* _Ihre Aufgaben_:
1: Nennen Sie alle Länder, die in der Kolumne über den Medaillenspiegel erwähnt werden.
2: Ermitteln Sie in den Datensätzen jede Zeile, in der die Zeichenfolge „matching“ vorkommt, und geben Sie diese Zeilen vollständig wieder.
---------- Vorliegender Text ----------
Pssst,
liebe Leser und Leserinnen. Wir können diese Kolumne nur
ganz leise schreiben, damit uns die Kollegen vom Sport nicht
hören. Wir verstossen hier nähmlich gegen die Regeln der politischen
Korrektheit und der Redaktionsdisziplin. Weil wir - ganz leise -
Ihnen sagen, dass Deutschland bei Olympia auf dem fünften Rang im
Medaillenspiegel liegt. Stand Samstagabend.
Fünfter Platz. Jetzt ist es heraus. Vor uns liegen Länder wie USA,
China und Japan. Nepal und die Mongolei halten wir auf Distanz. In der
Redaktion tobt ein heftiger Streit über die Legitimität dieses
Vergleichs. Sitzungen, Wortgefechte, Handgreiflichkeiten lösen
sich ab. Man munkelt, dass einige Kollegen heute Nacht versuchen
werden, diese Spalte wieder zu löschen. Wenn Sie hier also etwas
anderes lesen, haben sie es geschafft.
Der
Streit um den Medaillenspiegel ist nicht neu. Sportjournalisten,
karitative Frauenrechtlerinnen, Dritte-Welt-Gruppen und Anti-Globalisierungs-Aktivisten
betrachten den Medaillenspiegel als Ausdruck eines neoimperialen,
pseudokolonialistischen, kapitalistisch-dingsda-machanistischen
und bourgois-dekadenten Wettbewerbfetischismus. Platz fünf.
Die
Frage ist: Soll man, darf man sich mit anderen Nationen vergleichen?
---------- Bereitgestellte Daten ----------
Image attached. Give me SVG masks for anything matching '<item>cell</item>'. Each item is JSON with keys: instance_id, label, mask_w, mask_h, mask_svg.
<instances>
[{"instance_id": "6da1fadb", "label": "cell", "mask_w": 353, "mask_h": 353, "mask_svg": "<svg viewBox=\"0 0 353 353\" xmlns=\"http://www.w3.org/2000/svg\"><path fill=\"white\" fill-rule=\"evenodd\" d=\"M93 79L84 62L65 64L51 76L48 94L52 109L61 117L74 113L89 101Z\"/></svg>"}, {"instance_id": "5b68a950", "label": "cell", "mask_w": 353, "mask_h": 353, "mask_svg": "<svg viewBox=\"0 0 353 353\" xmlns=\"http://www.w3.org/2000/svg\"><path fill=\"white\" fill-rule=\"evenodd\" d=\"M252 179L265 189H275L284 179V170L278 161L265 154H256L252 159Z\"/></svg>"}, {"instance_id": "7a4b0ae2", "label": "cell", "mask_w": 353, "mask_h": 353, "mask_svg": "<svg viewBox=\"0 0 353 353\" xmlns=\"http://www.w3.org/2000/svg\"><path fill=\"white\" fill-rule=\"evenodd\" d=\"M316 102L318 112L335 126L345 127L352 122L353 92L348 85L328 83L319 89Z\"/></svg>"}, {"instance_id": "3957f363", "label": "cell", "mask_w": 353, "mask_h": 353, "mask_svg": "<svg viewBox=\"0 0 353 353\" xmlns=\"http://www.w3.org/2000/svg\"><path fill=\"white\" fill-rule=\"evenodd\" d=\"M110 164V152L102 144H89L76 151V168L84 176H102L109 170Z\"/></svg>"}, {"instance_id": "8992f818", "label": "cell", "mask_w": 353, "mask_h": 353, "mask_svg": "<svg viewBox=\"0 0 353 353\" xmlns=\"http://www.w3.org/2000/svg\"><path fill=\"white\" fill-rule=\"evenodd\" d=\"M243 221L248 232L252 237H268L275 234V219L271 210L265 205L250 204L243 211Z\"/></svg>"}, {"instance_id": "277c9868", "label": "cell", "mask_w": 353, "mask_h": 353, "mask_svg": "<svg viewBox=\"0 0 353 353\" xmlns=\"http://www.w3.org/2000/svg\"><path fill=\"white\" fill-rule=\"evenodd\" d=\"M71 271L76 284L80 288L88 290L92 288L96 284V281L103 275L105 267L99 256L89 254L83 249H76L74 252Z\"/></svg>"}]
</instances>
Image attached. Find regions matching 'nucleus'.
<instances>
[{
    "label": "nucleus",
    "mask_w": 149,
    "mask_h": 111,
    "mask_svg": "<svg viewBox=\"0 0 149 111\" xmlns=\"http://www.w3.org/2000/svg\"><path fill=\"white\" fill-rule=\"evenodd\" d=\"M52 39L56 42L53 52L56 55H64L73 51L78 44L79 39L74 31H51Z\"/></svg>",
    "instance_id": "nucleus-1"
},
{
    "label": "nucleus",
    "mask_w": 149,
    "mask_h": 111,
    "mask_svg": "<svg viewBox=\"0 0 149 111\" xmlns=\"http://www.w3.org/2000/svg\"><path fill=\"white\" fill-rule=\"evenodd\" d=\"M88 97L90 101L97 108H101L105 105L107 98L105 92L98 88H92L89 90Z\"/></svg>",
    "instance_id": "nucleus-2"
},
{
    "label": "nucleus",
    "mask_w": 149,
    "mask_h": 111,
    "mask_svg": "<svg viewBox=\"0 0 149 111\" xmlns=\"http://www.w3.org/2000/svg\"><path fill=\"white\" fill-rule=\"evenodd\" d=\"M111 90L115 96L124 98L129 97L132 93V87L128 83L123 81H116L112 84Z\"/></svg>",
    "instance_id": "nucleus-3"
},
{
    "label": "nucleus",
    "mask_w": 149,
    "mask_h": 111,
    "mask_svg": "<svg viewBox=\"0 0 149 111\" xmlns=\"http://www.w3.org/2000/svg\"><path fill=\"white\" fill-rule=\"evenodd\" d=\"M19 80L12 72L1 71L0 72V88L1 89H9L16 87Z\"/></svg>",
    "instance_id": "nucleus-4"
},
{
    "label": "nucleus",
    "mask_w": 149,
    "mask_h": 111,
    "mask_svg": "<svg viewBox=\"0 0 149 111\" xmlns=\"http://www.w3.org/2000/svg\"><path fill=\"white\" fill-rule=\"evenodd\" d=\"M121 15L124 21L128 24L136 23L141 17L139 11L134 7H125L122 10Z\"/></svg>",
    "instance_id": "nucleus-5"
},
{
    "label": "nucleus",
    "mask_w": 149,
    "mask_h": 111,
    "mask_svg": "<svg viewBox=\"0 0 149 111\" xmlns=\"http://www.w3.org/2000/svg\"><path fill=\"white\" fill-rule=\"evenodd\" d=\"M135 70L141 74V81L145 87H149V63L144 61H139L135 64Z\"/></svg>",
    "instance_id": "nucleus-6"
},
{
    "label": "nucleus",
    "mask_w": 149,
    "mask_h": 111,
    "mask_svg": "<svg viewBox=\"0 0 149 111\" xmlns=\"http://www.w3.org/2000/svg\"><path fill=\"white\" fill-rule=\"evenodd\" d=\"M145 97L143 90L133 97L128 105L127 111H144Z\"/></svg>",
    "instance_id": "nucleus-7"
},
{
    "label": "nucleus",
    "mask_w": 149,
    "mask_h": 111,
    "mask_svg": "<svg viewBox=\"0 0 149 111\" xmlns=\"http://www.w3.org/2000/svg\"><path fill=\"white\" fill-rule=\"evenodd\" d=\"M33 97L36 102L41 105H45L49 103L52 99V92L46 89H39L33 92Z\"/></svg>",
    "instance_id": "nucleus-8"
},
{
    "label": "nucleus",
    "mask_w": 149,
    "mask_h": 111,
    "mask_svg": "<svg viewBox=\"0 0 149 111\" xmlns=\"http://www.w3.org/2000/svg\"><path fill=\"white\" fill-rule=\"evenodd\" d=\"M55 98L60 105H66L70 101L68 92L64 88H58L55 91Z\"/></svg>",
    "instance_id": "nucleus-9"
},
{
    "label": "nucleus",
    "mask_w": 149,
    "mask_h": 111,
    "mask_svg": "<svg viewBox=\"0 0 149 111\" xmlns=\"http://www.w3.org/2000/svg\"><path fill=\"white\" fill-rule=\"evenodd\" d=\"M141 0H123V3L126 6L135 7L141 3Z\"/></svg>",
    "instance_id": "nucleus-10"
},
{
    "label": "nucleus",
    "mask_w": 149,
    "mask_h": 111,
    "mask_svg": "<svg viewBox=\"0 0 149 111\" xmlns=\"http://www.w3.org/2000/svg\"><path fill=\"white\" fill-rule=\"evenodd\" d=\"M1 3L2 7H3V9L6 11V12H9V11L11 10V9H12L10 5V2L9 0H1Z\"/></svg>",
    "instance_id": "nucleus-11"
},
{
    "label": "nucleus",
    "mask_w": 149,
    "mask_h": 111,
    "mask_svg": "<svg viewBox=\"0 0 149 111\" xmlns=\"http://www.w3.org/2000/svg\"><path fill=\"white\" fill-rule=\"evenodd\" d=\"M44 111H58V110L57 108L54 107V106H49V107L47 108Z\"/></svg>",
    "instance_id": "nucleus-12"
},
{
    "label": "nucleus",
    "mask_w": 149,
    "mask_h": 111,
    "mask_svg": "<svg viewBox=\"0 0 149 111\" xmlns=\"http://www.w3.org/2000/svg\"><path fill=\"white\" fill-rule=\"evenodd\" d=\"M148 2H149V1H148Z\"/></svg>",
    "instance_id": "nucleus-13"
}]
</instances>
----------
* _Lösungen_:
1: Deutschland, USA, China, Japan, Nepal, die Mongolei

2:
Image attached. Give me SVG masks for anything matching '<item>cell</item>'. Each item is JSON with keys: instance_id, label, mask_w, mask_h, mask_svg.
Image attached. Find regions matching 'nucleus'.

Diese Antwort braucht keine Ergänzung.